-- Source material --
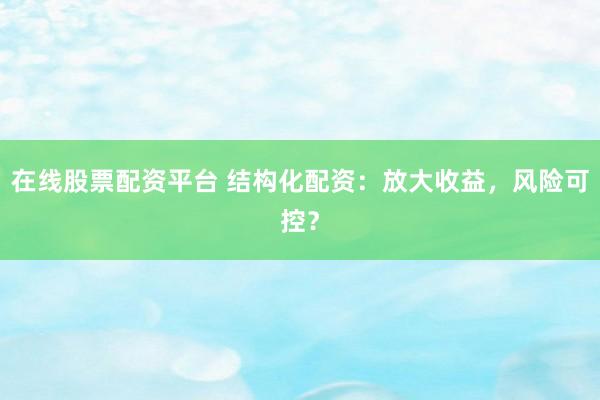 在线股票配资平台 结构化配资：放大收益，风险可控？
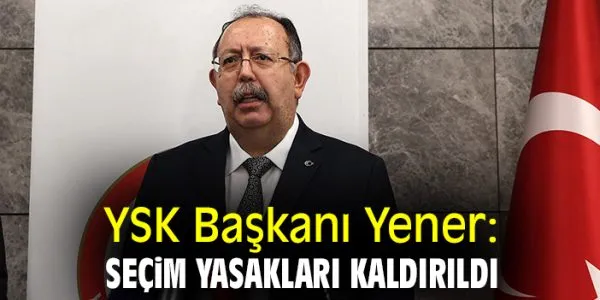 YSK Başkanı: Seçim Yasağı Kalktı!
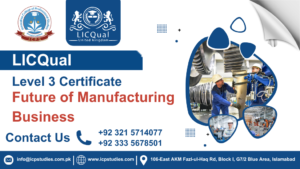 LICQual Level 3 Certificate in Future of Manufacturing Business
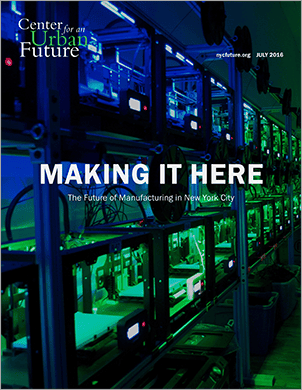 Making It Here: The Future of Manufacturing in New York City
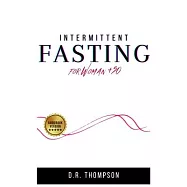Intermittent Fasting for Women 50: Challenge yourself: Lose weight, reset your body and metabolism. Burn the excess fat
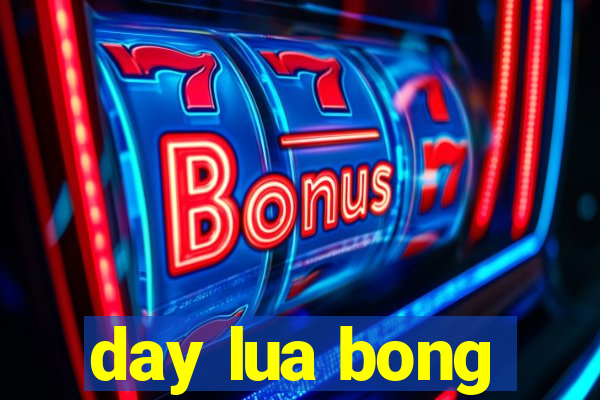 day lua bong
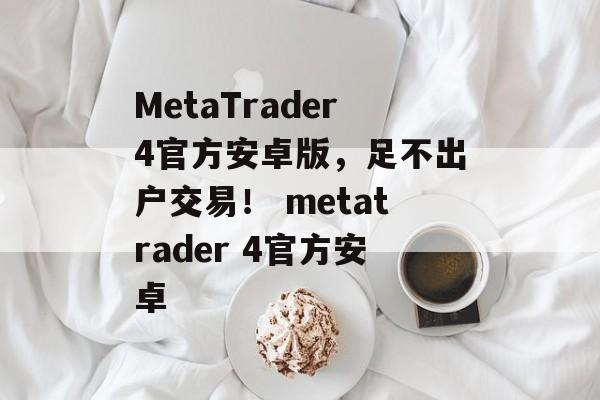 MetaTrader4官方安卓版，足不出户交易！ metatrader 4官方安卓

-- Exercise requirements --
Skip the pictures and retype exactly the lines from the one that contains "day lua bong" to the last line of the records.

-- Solution for this problem --
 day lua bong
 MetaTrader4官方安卓版，足不出户交易！ metatrader 4官方安卓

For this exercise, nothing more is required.